### Excerpted passage:
--------------------------------

The trials were the legal facade for a vast purge in which half a million Russians are believed to have been shot and another 7,000,000 sent to slave camps. Britain’s Laborite Foreign Secretary Ernest Bevin said later: “I cannot look him in the face without expecting at any moment to see that cruel mouth begin to drip with the blood of his thousands of victims.”
Vishinsky’s next job was to erect a huge edifice of legal theory rationalizing and justifying the absolute sovereignty of the Stalinist state. An innocent world has been inclined to give him high marks as a jurist, but Vishinsky himself, as he was able to do, once summed up the whole of this effort: “I do not believe in abstract justice.”

--------------------------------

### Input data:
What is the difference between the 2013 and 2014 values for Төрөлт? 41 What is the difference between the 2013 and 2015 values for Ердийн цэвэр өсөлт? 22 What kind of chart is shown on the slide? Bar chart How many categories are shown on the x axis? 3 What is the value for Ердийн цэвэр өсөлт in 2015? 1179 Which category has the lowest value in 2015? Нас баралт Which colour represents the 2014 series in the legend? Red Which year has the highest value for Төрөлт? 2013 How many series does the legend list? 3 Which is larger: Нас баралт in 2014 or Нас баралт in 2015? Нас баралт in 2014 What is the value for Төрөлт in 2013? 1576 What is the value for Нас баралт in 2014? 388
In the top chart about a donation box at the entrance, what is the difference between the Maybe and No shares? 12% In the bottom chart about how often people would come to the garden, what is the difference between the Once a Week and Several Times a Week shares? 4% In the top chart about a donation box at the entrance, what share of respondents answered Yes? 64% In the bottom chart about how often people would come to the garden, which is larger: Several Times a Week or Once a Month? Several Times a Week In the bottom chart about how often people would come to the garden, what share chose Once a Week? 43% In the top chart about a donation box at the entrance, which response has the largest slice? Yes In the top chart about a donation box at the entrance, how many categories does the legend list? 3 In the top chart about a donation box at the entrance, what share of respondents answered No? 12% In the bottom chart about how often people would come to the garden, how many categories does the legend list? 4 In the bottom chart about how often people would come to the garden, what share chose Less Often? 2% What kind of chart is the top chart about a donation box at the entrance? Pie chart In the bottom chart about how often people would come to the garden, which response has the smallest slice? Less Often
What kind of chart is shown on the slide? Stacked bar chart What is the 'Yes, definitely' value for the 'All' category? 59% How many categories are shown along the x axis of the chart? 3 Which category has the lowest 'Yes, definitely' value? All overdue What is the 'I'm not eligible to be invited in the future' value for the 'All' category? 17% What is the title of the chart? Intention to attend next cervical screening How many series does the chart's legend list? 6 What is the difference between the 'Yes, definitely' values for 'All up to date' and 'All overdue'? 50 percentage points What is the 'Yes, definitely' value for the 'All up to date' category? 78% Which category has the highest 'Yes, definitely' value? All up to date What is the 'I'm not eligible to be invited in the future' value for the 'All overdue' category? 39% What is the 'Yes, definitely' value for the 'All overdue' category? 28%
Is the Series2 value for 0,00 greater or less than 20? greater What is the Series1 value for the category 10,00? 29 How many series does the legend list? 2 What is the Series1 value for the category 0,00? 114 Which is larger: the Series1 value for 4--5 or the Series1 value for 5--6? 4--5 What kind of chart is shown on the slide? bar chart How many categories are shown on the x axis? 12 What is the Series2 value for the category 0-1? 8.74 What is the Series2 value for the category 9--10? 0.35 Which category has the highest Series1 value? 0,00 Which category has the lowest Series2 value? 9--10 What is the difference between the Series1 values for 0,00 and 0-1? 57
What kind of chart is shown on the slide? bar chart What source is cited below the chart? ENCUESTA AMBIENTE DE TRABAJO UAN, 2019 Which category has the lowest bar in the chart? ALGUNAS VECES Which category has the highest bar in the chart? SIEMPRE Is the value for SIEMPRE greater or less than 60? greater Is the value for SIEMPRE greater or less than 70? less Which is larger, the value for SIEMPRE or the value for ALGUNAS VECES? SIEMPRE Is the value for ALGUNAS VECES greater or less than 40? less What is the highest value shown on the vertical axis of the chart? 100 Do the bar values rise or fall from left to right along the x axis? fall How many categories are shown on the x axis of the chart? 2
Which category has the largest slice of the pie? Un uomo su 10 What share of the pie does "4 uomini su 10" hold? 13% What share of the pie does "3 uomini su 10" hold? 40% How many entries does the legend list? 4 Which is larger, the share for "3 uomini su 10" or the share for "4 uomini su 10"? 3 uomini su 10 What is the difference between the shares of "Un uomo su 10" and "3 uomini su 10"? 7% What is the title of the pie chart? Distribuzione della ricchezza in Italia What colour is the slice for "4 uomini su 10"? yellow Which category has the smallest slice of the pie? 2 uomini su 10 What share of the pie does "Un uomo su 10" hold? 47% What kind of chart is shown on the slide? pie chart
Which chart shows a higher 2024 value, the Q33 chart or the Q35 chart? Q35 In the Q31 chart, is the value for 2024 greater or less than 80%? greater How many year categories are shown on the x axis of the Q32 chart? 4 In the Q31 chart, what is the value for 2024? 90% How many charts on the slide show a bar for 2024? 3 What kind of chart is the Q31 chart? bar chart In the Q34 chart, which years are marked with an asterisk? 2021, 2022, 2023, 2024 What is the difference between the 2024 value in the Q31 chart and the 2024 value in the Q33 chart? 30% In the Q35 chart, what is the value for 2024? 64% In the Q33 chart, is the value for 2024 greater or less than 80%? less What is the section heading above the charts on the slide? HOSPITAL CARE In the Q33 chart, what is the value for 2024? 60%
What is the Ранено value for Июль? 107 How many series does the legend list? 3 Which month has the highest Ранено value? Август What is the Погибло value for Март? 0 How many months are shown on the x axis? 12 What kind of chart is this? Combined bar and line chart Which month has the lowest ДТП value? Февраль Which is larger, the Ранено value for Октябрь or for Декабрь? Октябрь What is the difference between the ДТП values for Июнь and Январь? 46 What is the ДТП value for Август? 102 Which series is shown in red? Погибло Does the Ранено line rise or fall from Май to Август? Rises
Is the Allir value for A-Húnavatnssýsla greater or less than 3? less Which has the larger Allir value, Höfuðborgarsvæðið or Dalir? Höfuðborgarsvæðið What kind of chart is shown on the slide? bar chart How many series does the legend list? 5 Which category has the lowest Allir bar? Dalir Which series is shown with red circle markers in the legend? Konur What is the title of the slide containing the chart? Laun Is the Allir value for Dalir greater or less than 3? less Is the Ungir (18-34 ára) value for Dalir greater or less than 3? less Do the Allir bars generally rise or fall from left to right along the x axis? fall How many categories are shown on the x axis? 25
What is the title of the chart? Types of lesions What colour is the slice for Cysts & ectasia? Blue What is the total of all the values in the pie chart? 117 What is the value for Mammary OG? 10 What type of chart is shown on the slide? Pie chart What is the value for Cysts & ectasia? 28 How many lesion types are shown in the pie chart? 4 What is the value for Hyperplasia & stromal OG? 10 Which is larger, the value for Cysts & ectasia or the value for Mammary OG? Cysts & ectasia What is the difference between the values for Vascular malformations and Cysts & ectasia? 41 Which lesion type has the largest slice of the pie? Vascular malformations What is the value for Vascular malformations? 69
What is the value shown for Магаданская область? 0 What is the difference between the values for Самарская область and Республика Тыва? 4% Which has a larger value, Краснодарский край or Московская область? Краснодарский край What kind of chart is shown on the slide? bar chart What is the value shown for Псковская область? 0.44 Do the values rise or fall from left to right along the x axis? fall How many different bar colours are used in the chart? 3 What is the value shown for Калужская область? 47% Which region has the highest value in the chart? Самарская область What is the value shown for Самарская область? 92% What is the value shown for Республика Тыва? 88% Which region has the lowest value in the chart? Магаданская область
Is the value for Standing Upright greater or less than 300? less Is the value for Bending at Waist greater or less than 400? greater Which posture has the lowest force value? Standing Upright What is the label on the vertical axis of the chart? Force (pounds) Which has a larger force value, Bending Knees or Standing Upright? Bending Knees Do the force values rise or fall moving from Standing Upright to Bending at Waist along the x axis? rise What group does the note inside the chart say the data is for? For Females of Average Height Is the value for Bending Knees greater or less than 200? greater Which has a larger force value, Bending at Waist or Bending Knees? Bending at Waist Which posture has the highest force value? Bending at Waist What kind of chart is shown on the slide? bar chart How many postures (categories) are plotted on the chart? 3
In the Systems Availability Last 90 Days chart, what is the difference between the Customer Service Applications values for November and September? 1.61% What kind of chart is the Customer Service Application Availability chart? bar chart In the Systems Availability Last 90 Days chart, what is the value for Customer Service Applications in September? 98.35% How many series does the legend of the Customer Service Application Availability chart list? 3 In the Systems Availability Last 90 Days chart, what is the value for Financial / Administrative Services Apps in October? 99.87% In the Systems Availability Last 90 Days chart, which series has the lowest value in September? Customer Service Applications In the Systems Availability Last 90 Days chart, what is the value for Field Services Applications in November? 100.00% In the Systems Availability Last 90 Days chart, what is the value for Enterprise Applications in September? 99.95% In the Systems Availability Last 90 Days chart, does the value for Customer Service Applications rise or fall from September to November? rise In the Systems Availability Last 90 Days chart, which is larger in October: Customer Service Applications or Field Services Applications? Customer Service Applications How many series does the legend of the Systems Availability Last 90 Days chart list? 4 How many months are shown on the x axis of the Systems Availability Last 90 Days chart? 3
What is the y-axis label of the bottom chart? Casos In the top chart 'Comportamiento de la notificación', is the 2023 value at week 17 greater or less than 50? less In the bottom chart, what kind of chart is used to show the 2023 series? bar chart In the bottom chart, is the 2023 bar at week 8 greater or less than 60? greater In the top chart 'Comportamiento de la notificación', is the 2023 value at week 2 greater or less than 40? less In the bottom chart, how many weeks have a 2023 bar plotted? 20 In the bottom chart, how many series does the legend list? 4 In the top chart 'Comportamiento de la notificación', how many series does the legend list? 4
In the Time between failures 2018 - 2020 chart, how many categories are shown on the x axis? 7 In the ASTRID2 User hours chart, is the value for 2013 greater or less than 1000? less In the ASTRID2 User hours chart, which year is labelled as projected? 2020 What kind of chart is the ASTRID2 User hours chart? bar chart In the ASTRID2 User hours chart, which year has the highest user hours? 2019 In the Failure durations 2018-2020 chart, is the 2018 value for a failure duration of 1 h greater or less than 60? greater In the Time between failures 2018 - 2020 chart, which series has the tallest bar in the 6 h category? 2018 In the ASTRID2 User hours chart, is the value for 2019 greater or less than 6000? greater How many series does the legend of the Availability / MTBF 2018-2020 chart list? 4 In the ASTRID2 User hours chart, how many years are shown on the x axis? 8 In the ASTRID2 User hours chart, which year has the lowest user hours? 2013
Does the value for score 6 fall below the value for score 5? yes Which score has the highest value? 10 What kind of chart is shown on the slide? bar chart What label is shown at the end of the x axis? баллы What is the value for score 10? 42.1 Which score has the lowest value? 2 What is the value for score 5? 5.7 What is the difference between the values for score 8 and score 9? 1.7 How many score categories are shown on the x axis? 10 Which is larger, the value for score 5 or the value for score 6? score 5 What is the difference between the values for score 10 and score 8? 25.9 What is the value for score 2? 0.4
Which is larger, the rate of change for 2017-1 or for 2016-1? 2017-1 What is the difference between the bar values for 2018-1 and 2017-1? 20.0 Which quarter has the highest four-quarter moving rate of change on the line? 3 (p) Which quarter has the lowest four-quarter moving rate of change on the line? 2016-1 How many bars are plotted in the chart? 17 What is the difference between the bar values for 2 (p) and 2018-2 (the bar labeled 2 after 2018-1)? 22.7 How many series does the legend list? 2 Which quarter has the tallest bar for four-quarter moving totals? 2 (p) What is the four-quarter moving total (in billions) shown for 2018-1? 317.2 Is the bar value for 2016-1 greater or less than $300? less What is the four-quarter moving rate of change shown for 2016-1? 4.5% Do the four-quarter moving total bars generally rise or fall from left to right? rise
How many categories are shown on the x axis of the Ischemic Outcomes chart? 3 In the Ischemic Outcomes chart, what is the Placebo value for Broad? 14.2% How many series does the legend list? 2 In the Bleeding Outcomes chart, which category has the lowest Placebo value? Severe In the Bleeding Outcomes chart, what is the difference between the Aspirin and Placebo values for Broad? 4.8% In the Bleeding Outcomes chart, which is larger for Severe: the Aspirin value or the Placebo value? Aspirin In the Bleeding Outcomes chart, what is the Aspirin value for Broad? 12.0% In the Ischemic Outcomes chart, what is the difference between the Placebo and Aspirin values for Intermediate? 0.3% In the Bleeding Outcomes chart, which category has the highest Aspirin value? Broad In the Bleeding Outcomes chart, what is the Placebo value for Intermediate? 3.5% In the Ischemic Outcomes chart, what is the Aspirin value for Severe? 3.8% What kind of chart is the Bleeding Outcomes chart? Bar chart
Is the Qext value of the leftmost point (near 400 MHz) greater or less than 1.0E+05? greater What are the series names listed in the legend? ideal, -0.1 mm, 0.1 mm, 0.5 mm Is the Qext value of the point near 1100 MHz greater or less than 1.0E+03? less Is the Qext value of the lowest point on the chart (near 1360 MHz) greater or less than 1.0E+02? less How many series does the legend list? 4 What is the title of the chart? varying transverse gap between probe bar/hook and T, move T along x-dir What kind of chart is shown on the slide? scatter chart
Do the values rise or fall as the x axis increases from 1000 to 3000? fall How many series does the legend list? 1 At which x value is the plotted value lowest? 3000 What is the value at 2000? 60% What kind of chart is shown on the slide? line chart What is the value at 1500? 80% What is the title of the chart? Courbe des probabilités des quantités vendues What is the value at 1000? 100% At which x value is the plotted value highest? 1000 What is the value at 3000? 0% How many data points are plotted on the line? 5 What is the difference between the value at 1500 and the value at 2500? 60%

--------------------------------

### Work order 1:
Answer these from the Vishinsky passage:
(a) How many Russians are believed to have been shot in the purge?
(b) Who was Britain's Laborite Foreign Secretary?
(c) What did Vishinsky say he did not believe in?
### Work order 2:
Please write the next part of the Vishinsky passage, picking up after its final sentence.
The rows have no connection to the Vishinsky passage.

### Exercise response 1:
(a) Half a million
(b) Ernest Bevin
(c) Abstract justice

### Exercise response 2:
Flowing Venom. In 1950, when Russia occupied the three Baltic states and then staged a dummy plebiscite to legitimize their absorption into the U.S.S.R., Vishinsky masterminded the Latvian deal and became Vice Commissar for Foreign Affairs. During the war he sat in on the allied conferences at Moscow and later at Yalta, where Roosevelt asked him if he had ever been abroad. Vishinsky replied: “Not often. And the first time I left Russia, a funny thing happened. I went to Latvia. One morning there I woke up—and I was back in Russia.” At war’s end, he organized Rumania into the Soviet orbit. He was asked how many votes the Communists would get in a free election. Perhaps 45%, he answered casually, then, squeezing his fist, added: “With leetle pressure, 90%.”
In 1946 Stalin sent him to the first session of the United Nations General As sembly at London. There, and in Manhattan later, he set the harsh debating tone of the cold war, with an unceasing flow of venomous invective directed at the U.S., its “warmongers . . . professional liars and falsifiers.”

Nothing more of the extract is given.